One of the concepts I loved most about her book was how she presented ideas. "Ideas spend eternity swirling around us, searching for available and willing human partners... When an idea thinks it has found somebody - say, you - who might be able to bring it into the world, the idea will pay you a visit. It will try to get your attention. Mostly, you will not notice. This is likely because you're so consumed by your own dramas, anxieties, distractions, insecurities, and duties that you aren't receptive to inspiration... The idea will try to wave you down (perhaps for a few moments; perhaps for a few months; perhaps even for a few years), but when it finally realizes that you're oblivious to its message, it will move on to someone else."
This concept removes both the ego in having an idea, since an idea is its own force (not "yours"), and also alleviates some of the pressure that many creatives face. It also ignites a fair sense of urgency to act upon those ideas.
Here are some other sentences I underlined and doodled around in "Big Magic" (all written by Gilbert unless otherwise noted):
- He didn't quit his day job to follow his dream; he just folded his dream into his everyday life.
- If inspiration is allowed to unexpectedly enter you, it is also allowed to unexpectedly exit you.
- Well, yes, it probably has been done. Most things have already been done - but they have not yet been done by you.
- If it's authentic enough, believe me - it will feel original.
- "It ain't what they call you; it's what you answer to." - W. C. Fields
- Creativity wants to flip the mundane world upside down and turn it inside out, and that's exactly what a trickster does best.
- I believe it is our privilege as humans to keep making things for as long as we live.
- Sometimes I think that the difference between a tormented creative life and a tranquil creative life is nothing more than the differences between the word awful and the word interesting.
- And any motion whatsoever beats inertia, because inspiration will always be drawn to motion.
- The outcome cannot matter.
To be honest, that sentence (bolded above) I jotted down from "Big Magic," struck a nerve.
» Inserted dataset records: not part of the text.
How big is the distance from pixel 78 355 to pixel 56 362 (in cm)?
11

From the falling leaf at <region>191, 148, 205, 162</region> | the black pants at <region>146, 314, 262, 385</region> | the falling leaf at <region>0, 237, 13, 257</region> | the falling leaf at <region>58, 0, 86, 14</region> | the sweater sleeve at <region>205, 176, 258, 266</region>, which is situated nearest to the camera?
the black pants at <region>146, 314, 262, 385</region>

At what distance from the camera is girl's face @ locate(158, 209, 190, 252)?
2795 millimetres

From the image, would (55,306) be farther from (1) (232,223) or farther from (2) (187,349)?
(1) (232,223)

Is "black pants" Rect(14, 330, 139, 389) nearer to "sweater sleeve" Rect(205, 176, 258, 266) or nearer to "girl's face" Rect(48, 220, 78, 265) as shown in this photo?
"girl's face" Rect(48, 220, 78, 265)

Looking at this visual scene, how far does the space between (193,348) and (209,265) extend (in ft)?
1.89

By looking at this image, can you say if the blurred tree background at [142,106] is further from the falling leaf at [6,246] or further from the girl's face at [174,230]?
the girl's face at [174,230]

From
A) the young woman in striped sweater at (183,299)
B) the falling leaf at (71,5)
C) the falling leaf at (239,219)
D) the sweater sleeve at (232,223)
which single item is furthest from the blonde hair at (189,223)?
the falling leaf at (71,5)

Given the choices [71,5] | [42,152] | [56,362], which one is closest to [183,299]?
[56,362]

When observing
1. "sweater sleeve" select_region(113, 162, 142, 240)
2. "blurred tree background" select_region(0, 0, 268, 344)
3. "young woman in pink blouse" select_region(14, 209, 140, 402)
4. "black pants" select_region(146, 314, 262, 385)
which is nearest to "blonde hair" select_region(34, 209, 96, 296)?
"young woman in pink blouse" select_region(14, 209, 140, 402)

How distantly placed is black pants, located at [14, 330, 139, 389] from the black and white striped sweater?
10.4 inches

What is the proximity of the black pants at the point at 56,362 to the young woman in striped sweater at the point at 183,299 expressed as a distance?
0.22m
I started writing and blogging in high school, well before the term "blog" existed. Why? Because I simply loved to write, and that still holds true. I live to create. My passion for blogging began long before the monetization of blogs became a thing. Sure, I have my portfolio on here that showcases some of my work which has led to multiple contracts/jobs (i.e. paid work), that I am so grateful for. But even if that weren’t, and would never be the case, I'd still have a blog and continue to write. Writing is the path I've chosen. Or, if I'm truly embracing what Gilbert explains in her book - it chose me.
It pains me to hear people say they want to start a blog "to make money," or something to that effect. I still choose to be encouraging in those conversations, because who knows, maybe starting a blog will be the launching pad for falling in love with writing? Unlikely, especially once they learn how much work and time is involved in running a blog, and the many moving parts that go with it. But I still try to be encouraging, there are enough naysayers in the world. However, I think that in order to be successful in the longterm with anything creative, there must be unrelenting passion. Gilbert used this Richard Ford quote in her book, and I think it's on the money... "However, I will say this. If you happen to discover, after a few years away from writing, that you have found nothing that takes its place in your life - nothing that fascinates you, or moves you, or inspires you to the same degree that writing once did... well, then, sir, I'm afraid you will have no choice but to persevere."